## begin

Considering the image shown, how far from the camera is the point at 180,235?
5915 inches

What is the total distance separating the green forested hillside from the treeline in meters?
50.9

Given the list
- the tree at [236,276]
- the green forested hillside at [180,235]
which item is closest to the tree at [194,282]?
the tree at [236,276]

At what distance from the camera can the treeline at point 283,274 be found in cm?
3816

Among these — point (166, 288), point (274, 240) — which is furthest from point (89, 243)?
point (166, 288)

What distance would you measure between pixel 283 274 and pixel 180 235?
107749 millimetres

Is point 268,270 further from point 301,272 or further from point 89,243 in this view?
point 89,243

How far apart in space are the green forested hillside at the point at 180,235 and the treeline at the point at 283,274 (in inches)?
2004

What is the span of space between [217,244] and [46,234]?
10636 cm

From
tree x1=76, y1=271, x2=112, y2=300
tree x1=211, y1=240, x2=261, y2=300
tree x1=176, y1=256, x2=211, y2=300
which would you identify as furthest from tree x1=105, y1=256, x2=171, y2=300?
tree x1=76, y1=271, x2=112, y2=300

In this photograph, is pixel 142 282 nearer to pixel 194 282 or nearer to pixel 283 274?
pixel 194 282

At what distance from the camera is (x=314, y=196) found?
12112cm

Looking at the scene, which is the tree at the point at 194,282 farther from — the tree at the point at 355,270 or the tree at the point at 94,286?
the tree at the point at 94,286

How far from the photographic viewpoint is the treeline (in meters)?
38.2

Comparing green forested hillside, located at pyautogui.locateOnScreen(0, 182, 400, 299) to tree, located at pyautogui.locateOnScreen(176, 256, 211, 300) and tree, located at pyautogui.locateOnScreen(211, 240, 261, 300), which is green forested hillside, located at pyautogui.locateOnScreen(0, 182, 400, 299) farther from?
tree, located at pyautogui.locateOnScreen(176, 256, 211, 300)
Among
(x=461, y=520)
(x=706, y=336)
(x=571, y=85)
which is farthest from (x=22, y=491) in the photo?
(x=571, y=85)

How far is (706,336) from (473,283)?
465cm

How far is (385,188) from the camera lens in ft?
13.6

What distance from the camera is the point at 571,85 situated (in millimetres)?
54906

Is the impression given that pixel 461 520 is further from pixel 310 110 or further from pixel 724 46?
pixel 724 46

## end

Return all of the data above as a JSON list of strings, one string per line, leaving out blank lines.

[
  "Considering the image shown, how far from the camera is the point at 180,235?",
  "5915 inches",
  "What is the total distance separating the green forested hillside from the treeline in meters?",
  "50.9",
  "Given the list",
  "- the tree at [236,276]",
  "- the green forested hillside at [180,235]",
  "which item is closest to the tree at [194,282]?",
  "the tree at [236,276]",
  "At what distance from the camera can the treeline at point 283,274 be found in cm?",
  "3816",
  "Among these — point (166, 288), point (274, 240) — which is furthest from point (89, 243)?",
  "point (166, 288)",
  "What distance would you measure between pixel 283 274 and pixel 180 235?",
  "107749 millimetres",
  "Is point 268,270 further from point 301,272 or further from point 89,243 in this view?",
  "point 89,243",
  "How far apart in space are the green forested hillside at the point at 180,235 and the treeline at the point at 283,274 (in inches)?",
  "2004",
  "What is the span of space between [217,244] and [46,234]?",
  "10636 cm",
  "From",
  "tree x1=76, y1=271, x2=112, y2=300",
  "tree x1=211, y1=240, x2=261, y2=300",
  "tree x1=176, y1=256, x2=211, y2=300",
  "which would you identify as furthest from tree x1=105, y1=256, x2=171, y2=300?",
  "tree x1=76, y1=271, x2=112, y2=300",
  "In this photograph, is pixel 142 282 nearer to pixel 194 282 or nearer to pixel 283 274?",
  "pixel 194 282",
  "At what distance from the camera is (x=314, y=196) found?",
  "12112cm",
  "Looking at the scene, which is the tree at the point at 194,282 farther from — the tree at the point at 355,270 or the tree at the point at 94,286?",
  "the tree at the point at 94,286",
  "How far from the photographic viewpoint is the treeline (in meters)?",
  "38.2",
  "Comparing green forested hillside, located at pyautogui.locateOnScreen(0, 182, 400, 299) to tree, located at pyautogui.locateOnScreen(176, 256, 211, 300) and tree, located at pyautogui.locateOnScreen(211, 240, 261, 300), which is green forested hillside, located at pyautogui.locateOnScreen(0, 182, 400, 299) farther from?",
  "tree, located at pyautogui.locateOnScreen(176, 256, 211, 300)",
  "Among",
  "(x=461, y=520)",
  "(x=706, y=336)",
  "(x=571, y=85)",
  "which is farthest from (x=22, y=491) in the photo?",
  "(x=571, y=85)",
  "How far is (706,336) from (473,283)?",
  "465cm",
  "How far is (385,188) from the camera lens in ft?",
  "13.6",
  "What distance from the camera is the point at 571,85 situated (in millimetres)?",
  "54906",
  "Is the impression given that pixel 461 520 is further from pixel 310 110 or further from pixel 724 46?",
  "pixel 724 46"
]